How Fast Do We REALLY Drive in Fog?
Fog is a serious problem for drivers. On foggy days, car crashes increase. The more dense the fog, the more car crashes occur.
One would think that a simple case of impaired visibility would be the main culprit, but if that were the case, then the solution would be simple. Slow down! However, as car crashes in foggy conditions are on the rise, the solution doesn’t seem to be that simple and there must be some other force in play.
Do people really become more reckless under foggy conditions? Are people really that careless?
No, not really. In fact, studies have shown that people actually DO slow down and drive more carefully in fog. But foggy conditions not only impair visibility, but drastically affect the way drivers perceive distances, speeds and the relative speeds of others.
Let me explain.
We humans judge relative speed based on spacial reasoning, meaning that our brains use our high-contrast environments and the time it takes for landmarks to pass to visually calculate relative speed. Whenever our contrast is lowered, in the case of fogged windows or torrential rains pounding your windshield, our brains don’t have as clear a point of reference, so we underestimate our speeds. The result: we speed up to compensate.

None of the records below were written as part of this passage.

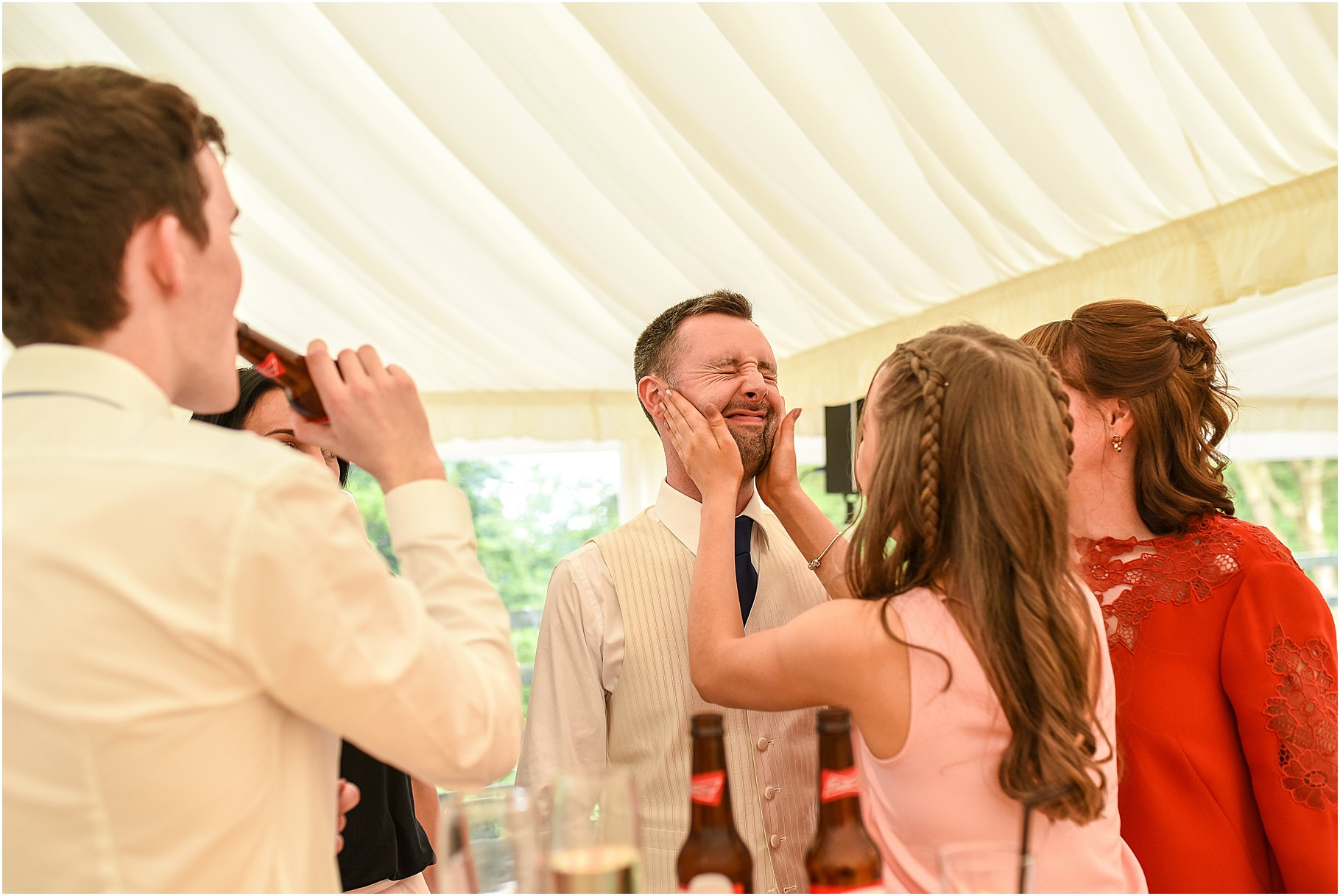 dan-wootton-photography-2017-weddings-190.jpg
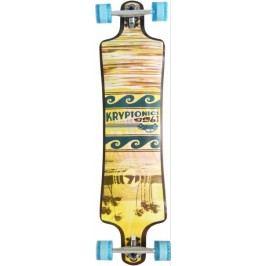 Kryptonics longboard Groovin 40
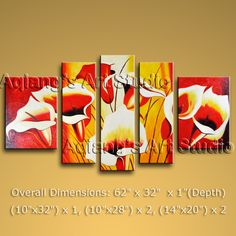 Beautiful Contemporary wall art oil paintings of Lily Flower. Direct from Bo Yi Art Studio. It is with great pleasure to offer you this stunning 5 panel(s) wall art! This painting is created and hand painted by us, it is well stretched with inner frame, r Modern Canvas Art, Large Canvas Wall Art, Contemporary Wall Art, Framed Wall Art, Modern Art, Painting Textured Walls, Dining Room Wall Art, Panel Wall Art, Wall Art Quotes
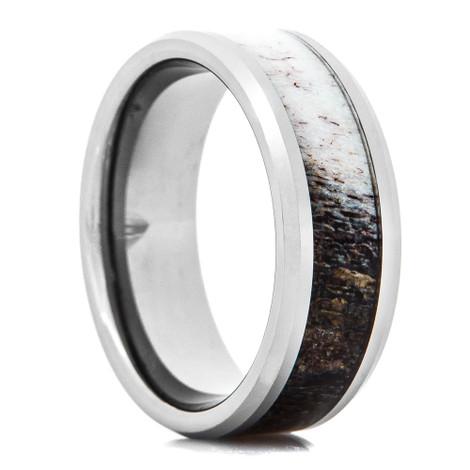 Men's Tungsten Ring with Ombre Deer Antler Inlay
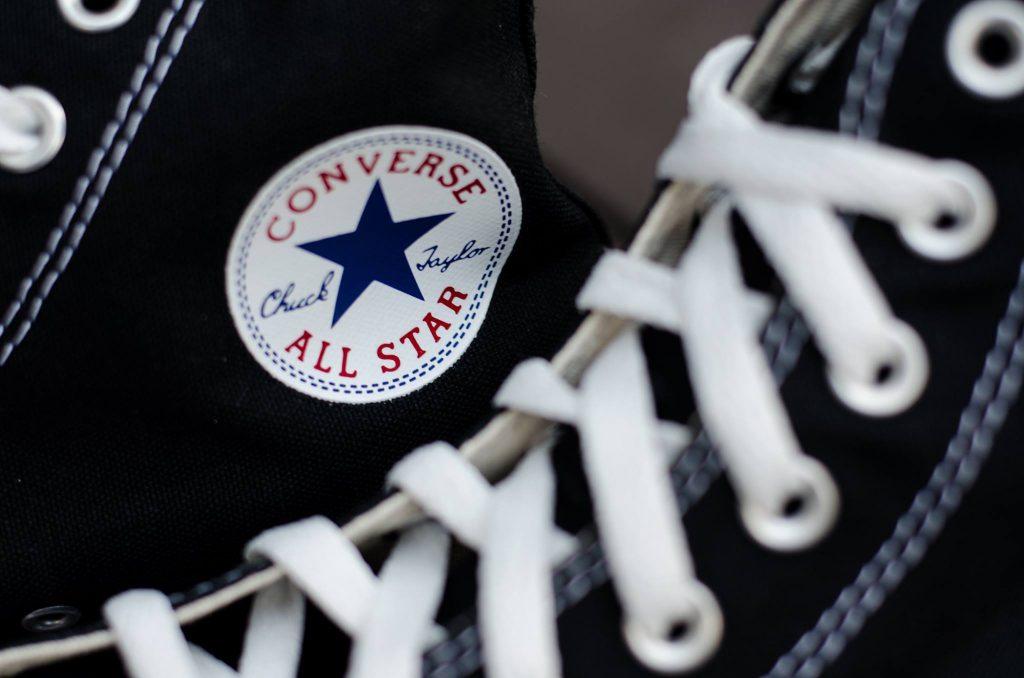 Converse All Star Hi - Black (Classic) : Price 1,750.-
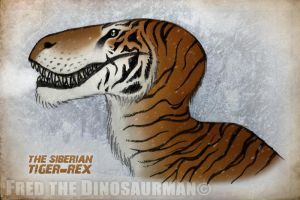 The Siberian T-Rex by FredtheDinosaurman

In fog, however, it’s an entirely different story. We can see pretty well directly in front of us, but can hardly see anything past a few feet from our headlights.
When our brains put this information together, we see a fast movement directly in front of us, but little to nothing farther ahead. We OVERestimate our speeds, so what do we naturally want to do? Slow down. Sounds good in theory, but in practice, this means that normally safe drivers are likely to get rear-ended, or rear-end others because we misjudge their speeds despite the visibility of their brake lights. Couple that with relatively slower speeds causing closer-than-normal bumper to fender traffic flow, and it’s just an eight car pile-up waiting to happen.
In cases like this, careful driving isn’t enough. Driving in road conditions such as fog is a finely honed skill, and some liberally applied defensive driving will do much to curb any incidents. As a rule: don’t trust your senses, don’t trust others, and pay attention to everything around you.
So, during dense fog, when you see a car ahead of you, do you THINK he’s doing the speed limit, or do you KNOW? Because what you OR your brain doesn’t know can indeed hurt you.